= Your assignment =
Change "mirror ball" to "glitter ball" in the lines starting at the one that contains "Pergola autoportante manuelle" and ending at the one that contains "OPPO A74 4G Book Case Abstract Green Blue". Return only those lines, leaving the pictures out and everything else unchanged.

= Exercise data =
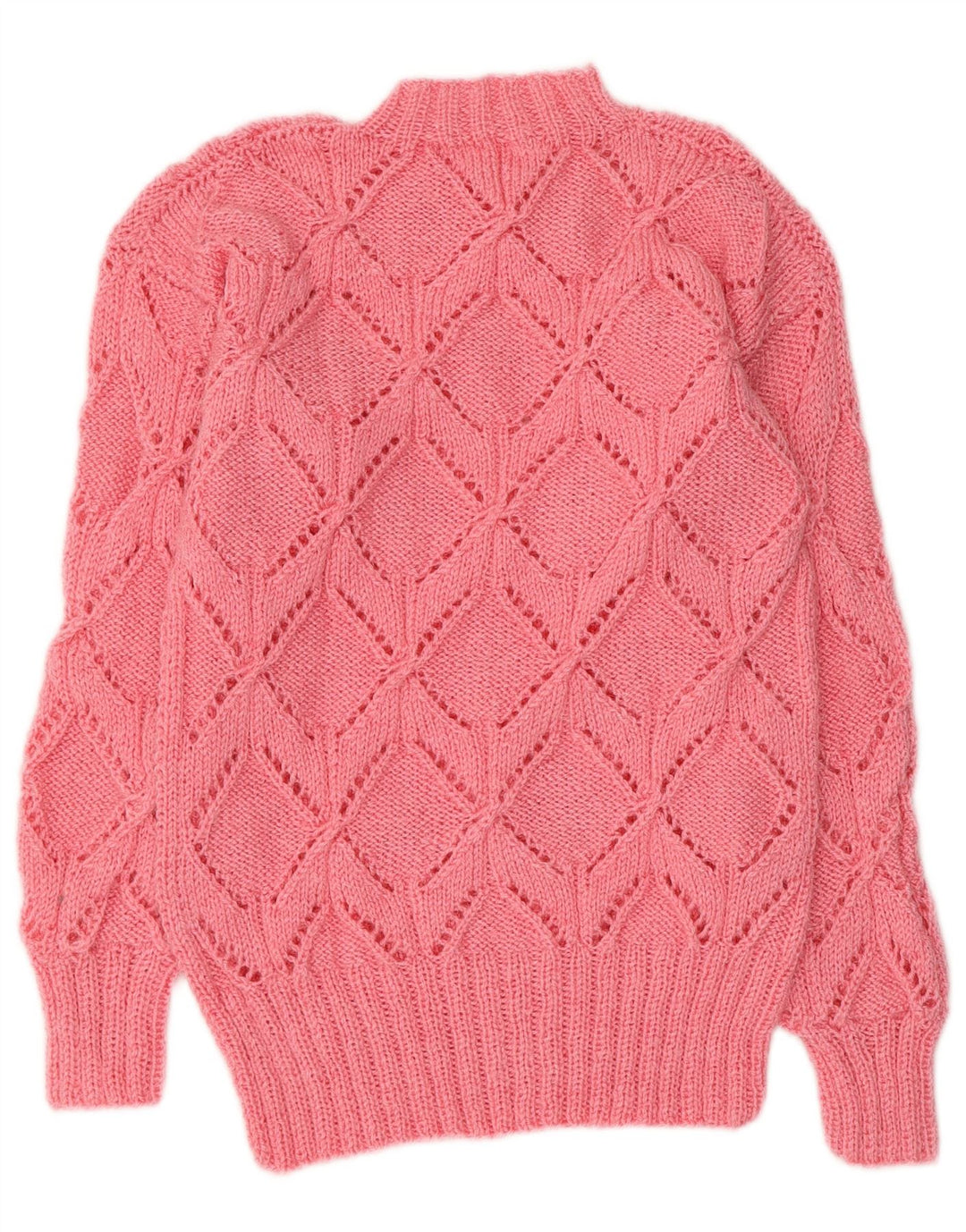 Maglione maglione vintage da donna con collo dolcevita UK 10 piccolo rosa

==

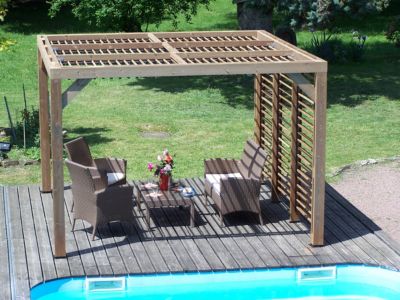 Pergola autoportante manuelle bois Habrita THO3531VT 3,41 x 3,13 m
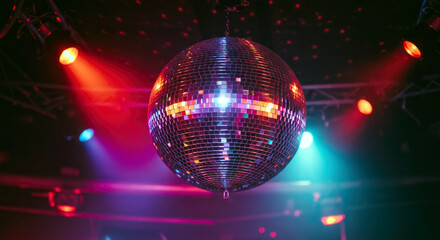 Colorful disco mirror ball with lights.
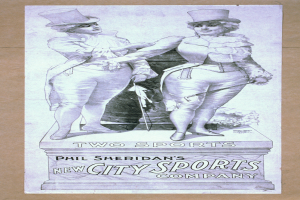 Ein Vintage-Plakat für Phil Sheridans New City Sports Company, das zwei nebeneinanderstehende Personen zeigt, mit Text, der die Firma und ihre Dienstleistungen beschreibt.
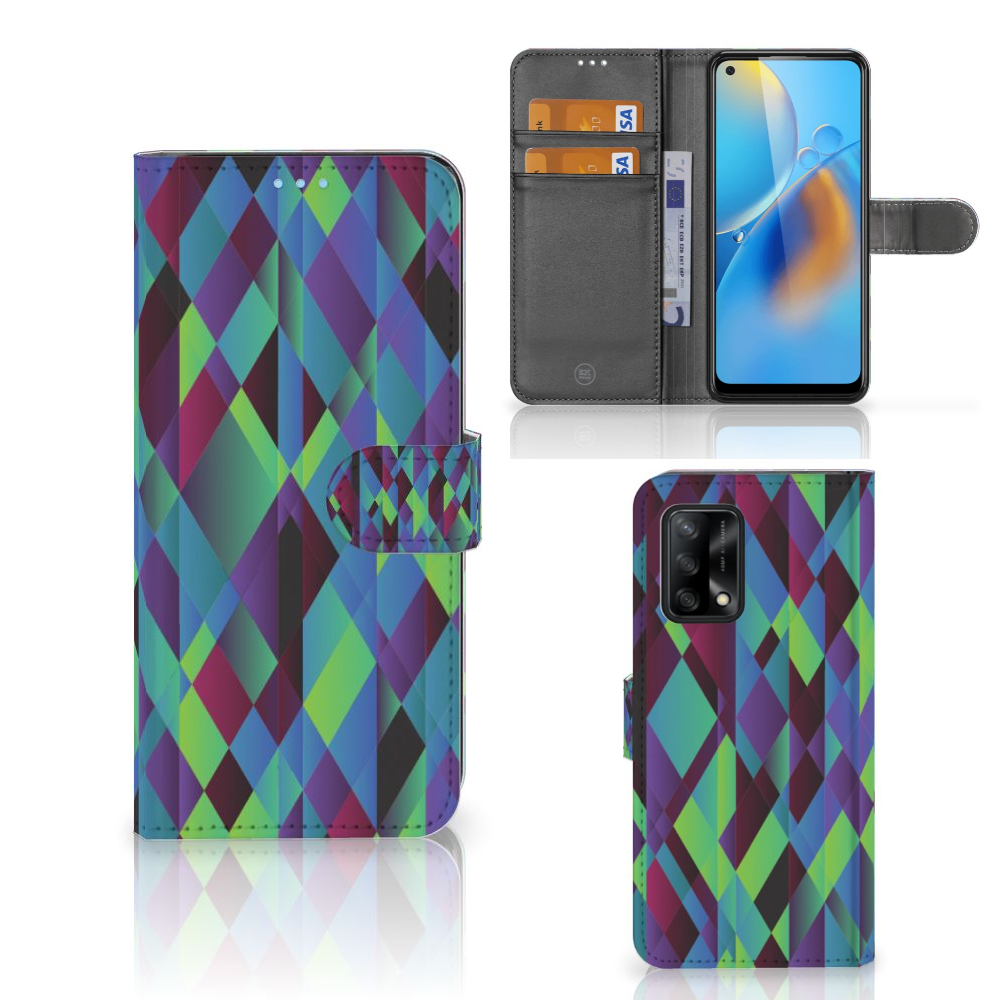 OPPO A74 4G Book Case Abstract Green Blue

= Task answer =
 Pergola autoportante manuelle bois Habrita THO3531VT 3,41 x 3,13 m
 Colorful disco glitter ball with lights.
 Ein Vintage-Plakat für Phil Sheridans New City Sports Company, das zwei nebeneinanderstehende Personen zeigt, mit Text, der die Firma und ihre Dienstleistungen beschreibt.
 OPPO A74 4G Book Case Abstract Green Blue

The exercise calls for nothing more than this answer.